[[ Records for the task, beginning ]]
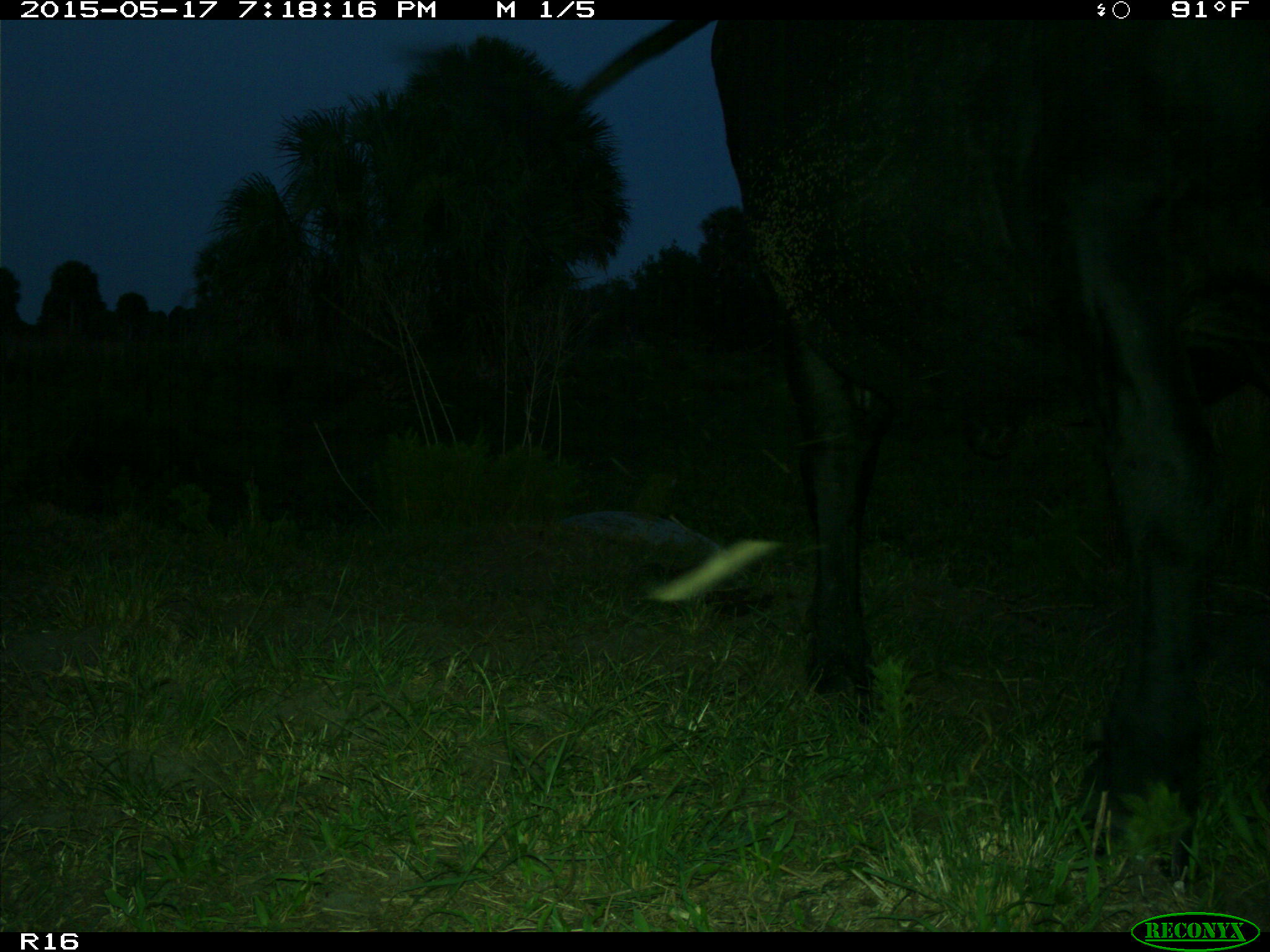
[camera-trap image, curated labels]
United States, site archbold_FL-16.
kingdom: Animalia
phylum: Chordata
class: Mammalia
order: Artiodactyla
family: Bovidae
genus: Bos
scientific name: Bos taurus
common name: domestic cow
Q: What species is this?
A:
[[ Records for the task, end ]]
__What to produce__. Quote verbatim the line containing "class: Mammalia" and every line after it through the end of the records above.

__Task solution__.
class: Mammalia
order: Artiodactyla
family: Bovidae
genus: Bos
scientific name: Bos taurus
common name: domestic cow
Q: What species is this?
A:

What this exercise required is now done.